Ivan Lessa: Baixado e fora de linha

Atualizado em  14 de março, 2012 - 04:59 (Brasília) 07:59 GMT

Exatamente. Isso mesmo. Downloaded e off-line. Quer dizer, passou desta para melhor, bateu as botas, morreu, pegou o boné, bateu com as dez, se mandou.

Houve um tempo em que o dicionário Houaiss dava tudo issso e mais umas graçoilas.

Está a se dizer nas palavras que dão título a este texto – baixado e fora de linha – que, num sentido figurado, alguém deixou afinal de batucar sua vida nas muitas milhões de páginas da entre-redes (internet, pois não?).

Foi-se, subiu, pegou uma de revertere ad locum tuum, já que me lembrei de mais três expressões populares para deixar este vale de lágrimas (oquêi, quatro).

Como um piano de cauda abandonado num terreiro, o computador do camaradinha em questão fica lá sozinho à espera de algo ou alguém que vá e desvende seus segredos.

Quem manobrava o aparelho?
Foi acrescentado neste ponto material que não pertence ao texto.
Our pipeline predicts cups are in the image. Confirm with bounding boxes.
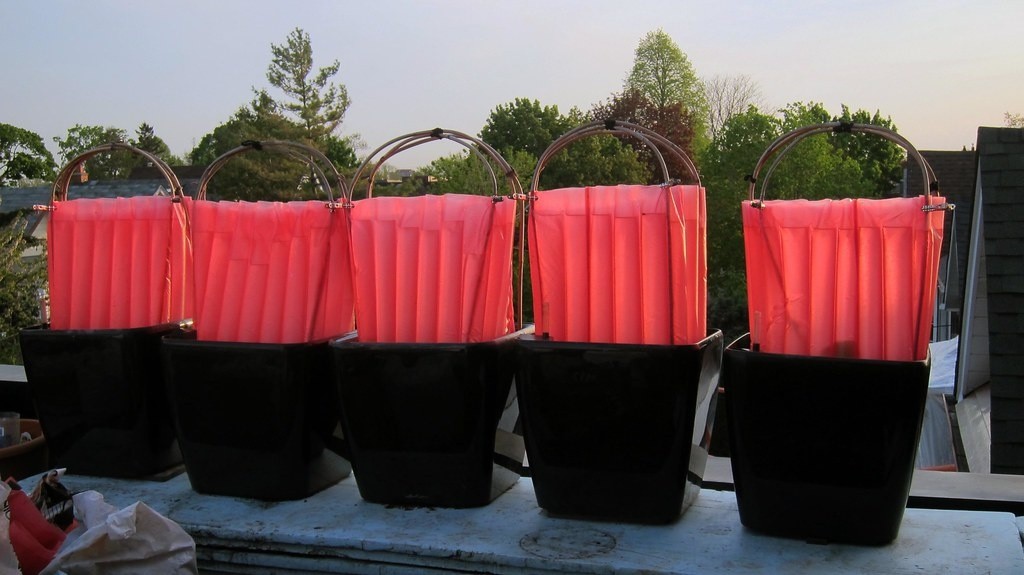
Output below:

De que redes sociais participava? Comprava muita coisa? Seu carteiro eletrônico batia muita perna? E o que tinha o falecido ou falecida a dizer?

Todo mundo informatizado vai um dia desses, hoje mesmo ou amanhã, morrer – e vou logo pedindo desculpas por ser brutalmente franco.

Todo mundo informatizado não pode negar que não parou um minutinho ao menos de googlar, ouvir musiquinha, procurar fotos de gatos jogando futebol para considerar o que vai acontecer com seu legado histórico cibernético. Em outras palavras, quem herdará suas vastas galerias, de súbito vazias, onde até há pouco senhas, dados e muita sacanagem faziam um tumulto dos diabos?

Estuda-se nos Estados Unidos a possibilidade de mudar as leis testamentárias a fim de incorporá-las à vida online das pessoas, que, como todos sabemos, a cada dia aumenta mais, ao contrário do que acontece no Sudão ou na Somália, no que diz respeito à expectativa do que, por aquelas bandas, sem ironia, também chamam de "vida".

Forçoso nestes tempos pensar num destino a ser dado ao patrimônio digital de Fulano ou Sicrano. É preciso, no entanto, muito cuidado.

Vem aí um Julian Assange ou hacker de publicação dúbia ou governo totalitário abelhudo e dá todos os seus e meus plás para gente desconhecida, a quem não tuitaríamos na net cumprimentaríamos na rua.

O véu, ou “nuvem”, como vem sendo chamada, será desfeito e acabaremos revelados, nus e sem qualquer mistério, onde começamos: na vala comum do lápis e papel, caderninho de notas ou, com boa vontade, máquina de escrever. Legislem-nos, pois, senhores, que isso é necessário e está mais que na hora.

Senão, vejamos: aqui na Grã-Bretanha, os cidadãos têm cerca de £ 2,3 bi em bens digitais (mais de 6 bi de reais), o que inclui 80% da população. 1 em 4 pessoas revelou em pesquisa recente que por volta do ano 2020 não mais imprimirá fotos, apenas as guardará em seus arquivos online. 3 em cada 4 pessoas admitiram que suas coleções de fotos e música digitais são, para elas, de grande valor sentimental. 21% dos britânicos calculam que armazenaram online mais de 200 libras, ou 560 reais, em música, fotos e vídeos. 3 em 10 dizem que pretendem, por volta também do ano 2020, encaixotar online tudo que curtem em matéria de música. E 1 em cada 10 pessoas deixará sua senha em testamento.

Como Noel Rosa, de quem por sinal já downloadei muita coisa na "caixa de fósqui" de meu box set, não quero choro nem vela, apenas que marretem meu hard drive e joguem o que sobrar no Canal da Mancha. Se é para informatizar, informatizo até o fim e debaixo da água.